[Task to complete]
Exactly as written, print each record in the listing.

[Working data]
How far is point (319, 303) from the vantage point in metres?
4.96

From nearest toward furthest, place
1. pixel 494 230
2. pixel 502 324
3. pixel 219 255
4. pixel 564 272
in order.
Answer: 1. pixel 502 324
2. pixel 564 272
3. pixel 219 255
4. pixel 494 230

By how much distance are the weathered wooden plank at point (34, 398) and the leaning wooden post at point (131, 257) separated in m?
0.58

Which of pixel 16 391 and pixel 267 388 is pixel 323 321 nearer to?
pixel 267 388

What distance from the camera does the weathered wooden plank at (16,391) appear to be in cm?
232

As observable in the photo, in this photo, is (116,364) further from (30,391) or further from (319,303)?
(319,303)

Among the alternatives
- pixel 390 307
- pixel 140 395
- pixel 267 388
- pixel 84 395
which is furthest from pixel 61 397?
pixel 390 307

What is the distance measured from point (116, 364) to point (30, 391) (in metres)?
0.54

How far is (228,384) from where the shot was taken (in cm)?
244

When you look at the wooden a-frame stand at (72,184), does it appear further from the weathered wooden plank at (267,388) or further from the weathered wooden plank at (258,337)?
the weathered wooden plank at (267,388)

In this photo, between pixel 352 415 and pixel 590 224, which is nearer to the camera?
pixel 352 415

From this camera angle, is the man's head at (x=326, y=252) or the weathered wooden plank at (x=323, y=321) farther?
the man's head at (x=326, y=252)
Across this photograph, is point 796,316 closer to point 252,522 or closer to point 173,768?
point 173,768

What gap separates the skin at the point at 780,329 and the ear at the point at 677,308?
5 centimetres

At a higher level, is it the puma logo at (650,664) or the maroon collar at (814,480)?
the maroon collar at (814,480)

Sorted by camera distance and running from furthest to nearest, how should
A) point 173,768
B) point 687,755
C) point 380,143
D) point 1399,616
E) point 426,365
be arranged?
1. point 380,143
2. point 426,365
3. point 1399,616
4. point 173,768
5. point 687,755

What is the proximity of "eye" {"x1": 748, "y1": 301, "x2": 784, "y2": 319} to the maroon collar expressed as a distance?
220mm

[Output for this task]
How far is point (319, 303) from the vantage point in metres?
4.96

From nearest toward furthest, place
1. pixel 494 230
2. pixel 502 324
3. pixel 219 255
4. pixel 564 272
in order.
Answer: 1. pixel 502 324
2. pixel 564 272
3. pixel 219 255
4. pixel 494 230

By how much distance are the weathered wooden plank at point (34, 398) and the leaning wooden post at point (131, 257) separated in m?
0.58

Which of pixel 16 391 and pixel 267 388 is pixel 323 321 nearer to?
pixel 267 388

What distance from the camera does the weathered wooden plank at (16,391) appear to be in cm?
232

As observable in the photo, in this photo, is (116,364) further from (30,391) or further from (319,303)?
(319,303)

Among the alternatives
- pixel 390 307
- pixel 140 395
- pixel 267 388
- pixel 84 395
which is furthest from pixel 61 397?
pixel 390 307

What is the distance measured from point (116, 364) to point (30, 391) (in metres)?
0.54

How far is (228,384) from where the shot was taken (in cm)?
244

When you look at the wooden a-frame stand at (72,184), does it appear further from the weathered wooden plank at (267,388) or further from the weathered wooden plank at (258,337)?
the weathered wooden plank at (267,388)

In this photo, between pixel 352 415 and pixel 590 224, which is nearer to the camera?
pixel 352 415

From this camera angle, is the man's head at (x=326, y=252) or the weathered wooden plank at (x=323, y=321) farther?
the man's head at (x=326, y=252)
Across this photograph, is point 796,316 closer to point 252,522 or closer to point 173,768?
point 173,768

What gap separates the skin at the point at 780,329 and the ear at the point at 677,308?
5 centimetres

At a higher level, is it the puma logo at (650,664) or the maroon collar at (814,480)?
the maroon collar at (814,480)

Sorted by camera distance and running from furthest to nearest, how should
A) point 173,768
B) point 687,755
C) point 380,143
D) point 1399,616
E) point 426,365
be arranged?
1. point 380,143
2. point 426,365
3. point 1399,616
4. point 173,768
5. point 687,755

What is the proximity of "eye" {"x1": 748, "y1": 301, "x2": 784, "y2": 319} to the maroon collar expressed as a distance?
220mm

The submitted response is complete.